There was something fitting about Manchester City leaving it until the last kick of the season to secure 100 Premier League points, becoming the first club ever to make that landmark in the top flight.
Gabriel Jesus’ strike right on the stroke of full-time in his side’s 1-0 success at Southampton came almost exactly six years to the minute that Sergio Aguero netted in the 3-2 victory over QPR to win the club’s first Sheikh Mansour era title in 2012. Add that to Paul Dickov’s equaliser in the 2-2 draw with Gillingham in the infamous Division Two playoff final in 1999 and it seems like City only ever make their landmark moments with seconds to spare.
Whatever had happened on the south coast on Sunday afternoon, City would have been remembered as the greatest Premier League team over the course of a year. That was always going to be the case because of the runs they’ve been on, the performances they’ve put in both home and away, and the sheer domination over the rest of the English top flight.
But, as Pep Guardiola has had a habit of saying recently, records are there to be broken. It will take a truly phenomenal campaign to better what City have achieved this term, but someday it will be done — even if it takes decades. When that happens, had Sunday’s match ended in a draw or defeat for the champions, they’d have faded away as just another team with an extraordinary campaign.
That’s why reaching a century of points was so important. It gives City a measurable benchmark and makes this season quantifiable. Nobody will remember that Chelsea were once the leading Premier League points earners now their tally of 95 from 2005 has been beaten.

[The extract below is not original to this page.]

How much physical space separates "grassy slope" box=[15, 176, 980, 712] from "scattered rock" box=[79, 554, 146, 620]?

When the next extraordinary team has a near-flawless season, City will still be the first to have hit triple figures in the points column. That’s an achievement that can’t be taken away — the most wins, the most goals, the most points can. This century puts them in the same bracket as the Manchester United treble winners and the Arsenal “Invincibles.”
All season long there has been a debate on whether this City side can be compared to the greatest teams of the past. The answer, even from Guardiola, appears to be no — they haven’t won enough consistently over a sustained period to be placed alongside the best of years gone by.
Yet, when those greats are discussed, it’s always their single-season exploits that are held in the highest regard. As City’s record this term has proved, none have performed as consistently as they have done over a 38-game spell. Nobody is claiming this side has built a dynasty, but it can’t be denied that their league campaign was as close to perfect as England has ever seen. That’s worth shouting about.
The excuses don’t hold water, either.
This is not a weak Premier League this year — if it was, all five English teams in the Champions League wouldn’t have managed to get out of the group and there wouldn’t be one with a shot of winning the competition in a couple of weeks. Equally, if the rest of the top flight was such dross, surely one of the other big teams would have been able to muster a better title challenge?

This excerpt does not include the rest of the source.